Session 6: Building a Business (April 2017)

Building a cohesive business plan is something many technically-trained entrepreneurs struggle with, and understandably so. Piecing together everything you need in a way that is not only attractive for investment but will facilitate long-term commercial success, is a substantial task. As well as making some fundamental decisions about your business model, a multitude of details require ironing out, while identifying weaknesses and risks in your plan will help build its quality.

– How to write a business plan: what is it, and what does it needs to include?
– When is it appropriate to seek investment, and how should this best be done?
– How will you engage with the necessary stakeholders to manage all the risks throughout your business plan?
– Who can you partner with to accelerate your development plan?

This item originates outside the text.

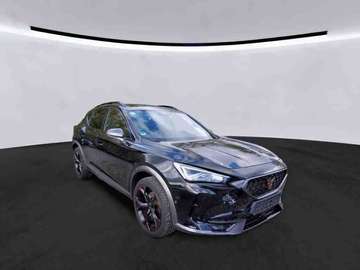 VZ PHEV 245cv CARPLAY/CAMERA360/ATTELAGE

Session 7: Production & Supply (May 2017)

Proof-of-concept stage technologies often face significant challenges in scaling up or out to meet market-scale demand. Manufacturing presents a frequently overlooked element of risk and your long-term supply chain must be considered from the outset. Different TERM products hold different levels of risk in this regard; while medical devices may be simple enough to manufacture on a large scale, autologous cell-based therapies often face significantly greater manufacturing challenges. Further, ensuring your product can easily integrate into common clinical practice and is attractive for clinicians or other end-users to adopt is paramount to a product’s success.

– Scaling up and/or scaling out: how will you manufacture your product at scale?
– How will you store and distribute your product in a way that protects its quality? What are the regulatory requirements around this?
– How will you ensure your product is attractive for the end user?
– What recall protocols will you have in place?